Porsche revealed its all-new 911 RSR-19 at the start of the month ahead of the car's race debut in the 2019/20 WEC season opener at Silverstone in September.
Last season, both the then-new Aston Martin Vantage GTE and the BMW M8 GTE were uncompetitive before a series of BoP adjustments helped turn both cars into victory contenders.
Porsche's director of GT factory motorsports Pascal Zurlinden is adamant that the situation is not comparable to that of Aston Martin and BMW and that the RSR-19 should be on the pace from the off.
"At the end, the FIA always has the option to correct the BoP if the new car is not at the right position in the first races," said Zurlinden.
"But the work between the manufacturer is getting more and more transparent, so we're quite confident we'll be in the right position.
"We gave them as much data as we could, we did a lot of mileage, so I hope the system works. If all the steps in the BoP process have been done correctly, I think this time the new car will be right at the level [of the others] from the beginning."
Kevin Estre, who took the 2018/19 drivers' GTE championship alongside Michael Christensen, said he was convinced that Porsche could fight for wins from the outset.
"This is a new car, but it's not a huge change," said Estre. "It's the same base chassis, it's a bit of a different engine but it's not like we went from an [normally-aspirated] engine to a turbo engine.
"We definitely don't want to be two seconds off the pace in the first race. And on this point, I feel we are quite well prepared because we did a lot of testing and it's not a huge step from the old car."
Estre added that the final stretch of his title-winning 2018/19 campaign was strenuous as the development of the new Porsche was taking place between races.
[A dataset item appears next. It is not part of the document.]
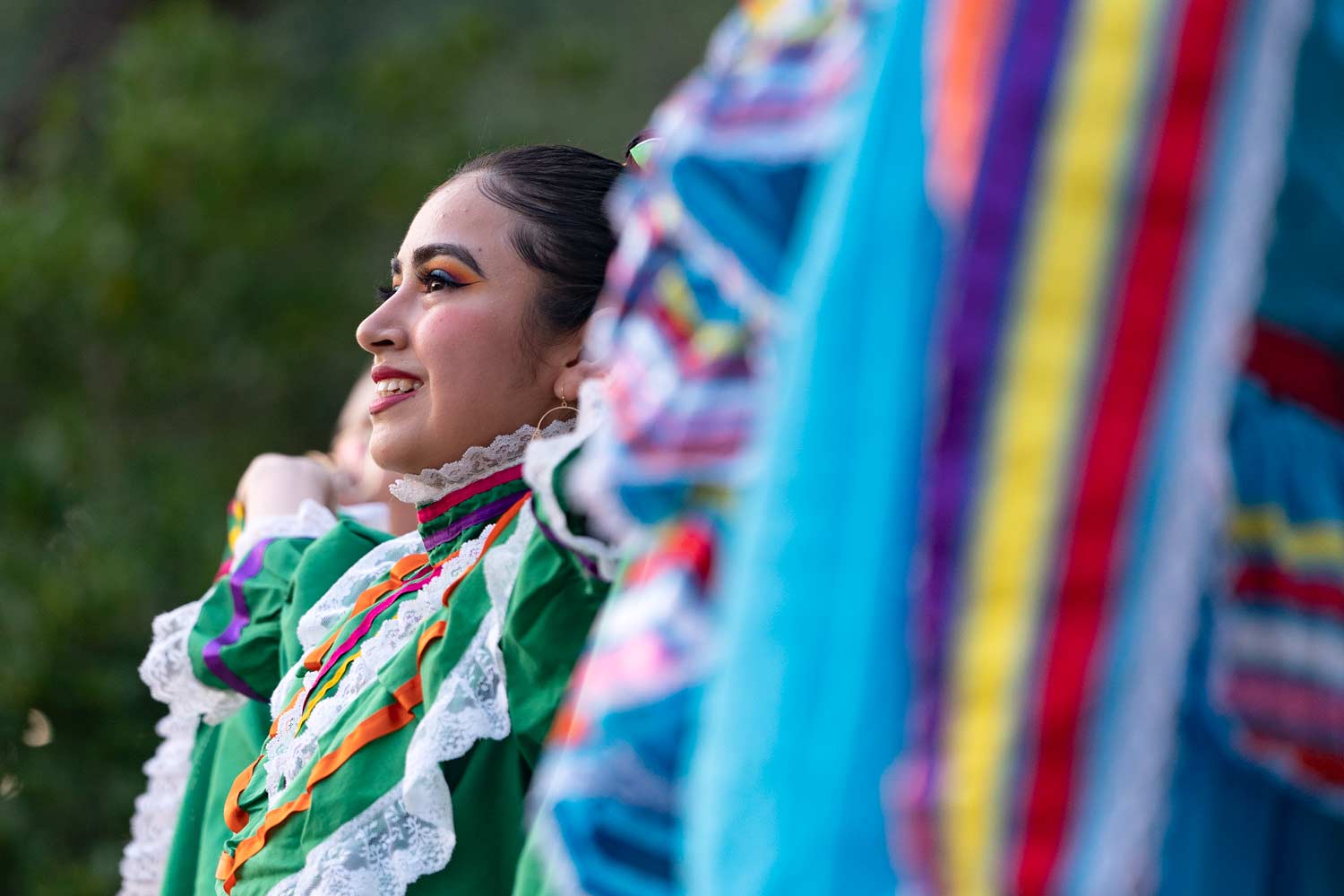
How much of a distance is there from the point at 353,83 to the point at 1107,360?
545 cm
"We did the first rollout on April 2018, and then we had one year of testing, not as intense at the beginning, but from February this year to now it was intense," said Estre.
"We were still racing the other car, so we had to go back and forth. The steering wheel is different, different tyres, a different way of driving - still a Porsche, but it's a little different.
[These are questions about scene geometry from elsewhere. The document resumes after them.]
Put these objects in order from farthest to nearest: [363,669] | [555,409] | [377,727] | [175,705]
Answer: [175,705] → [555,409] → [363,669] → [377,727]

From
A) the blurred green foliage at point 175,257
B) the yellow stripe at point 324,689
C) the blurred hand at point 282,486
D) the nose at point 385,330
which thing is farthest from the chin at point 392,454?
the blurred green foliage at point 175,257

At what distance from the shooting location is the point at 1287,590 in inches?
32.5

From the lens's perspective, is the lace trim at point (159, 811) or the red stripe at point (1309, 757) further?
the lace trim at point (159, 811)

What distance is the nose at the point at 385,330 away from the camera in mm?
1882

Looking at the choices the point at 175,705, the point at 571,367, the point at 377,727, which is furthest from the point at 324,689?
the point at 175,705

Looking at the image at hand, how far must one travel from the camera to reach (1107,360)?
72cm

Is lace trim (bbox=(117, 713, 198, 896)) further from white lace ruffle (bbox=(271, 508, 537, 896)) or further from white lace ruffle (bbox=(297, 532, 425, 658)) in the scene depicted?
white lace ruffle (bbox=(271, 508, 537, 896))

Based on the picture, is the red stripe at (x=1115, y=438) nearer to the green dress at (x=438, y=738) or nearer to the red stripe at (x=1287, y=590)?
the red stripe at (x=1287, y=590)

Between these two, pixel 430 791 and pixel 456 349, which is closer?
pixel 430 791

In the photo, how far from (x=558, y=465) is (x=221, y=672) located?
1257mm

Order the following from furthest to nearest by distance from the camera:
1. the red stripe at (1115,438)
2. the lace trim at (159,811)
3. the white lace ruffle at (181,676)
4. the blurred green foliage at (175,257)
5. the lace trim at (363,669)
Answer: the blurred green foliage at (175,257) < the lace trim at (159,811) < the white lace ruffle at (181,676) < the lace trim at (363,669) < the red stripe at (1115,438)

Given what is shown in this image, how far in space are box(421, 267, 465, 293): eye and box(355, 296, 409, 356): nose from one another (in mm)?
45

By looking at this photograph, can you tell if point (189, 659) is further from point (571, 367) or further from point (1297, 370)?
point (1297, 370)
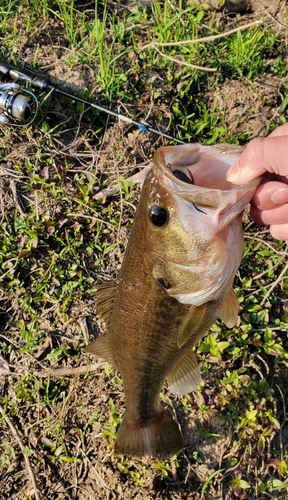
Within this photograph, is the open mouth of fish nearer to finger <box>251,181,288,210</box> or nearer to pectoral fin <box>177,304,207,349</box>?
finger <box>251,181,288,210</box>

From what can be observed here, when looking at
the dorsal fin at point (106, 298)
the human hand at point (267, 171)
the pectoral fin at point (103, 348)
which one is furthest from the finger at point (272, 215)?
the pectoral fin at point (103, 348)

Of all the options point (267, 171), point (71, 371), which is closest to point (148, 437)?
point (71, 371)

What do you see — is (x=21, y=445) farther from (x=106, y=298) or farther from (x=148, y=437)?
(x=106, y=298)

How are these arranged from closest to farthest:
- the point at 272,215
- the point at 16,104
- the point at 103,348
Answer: the point at 272,215, the point at 103,348, the point at 16,104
"It was a bit of a challenge last year to jump from testing to driving in a race with a different car."
Asked to specify where the 911 RSR-19 is superior to its predecessor, Estre continued: "It's small details everywhere. It's very good on the brakes and very stable all through the corner.
"If you are fighting against oversteer, it's for the whole corner, while with the '17 car it was more oversteer switching to understeer, fighting against two things in one corner."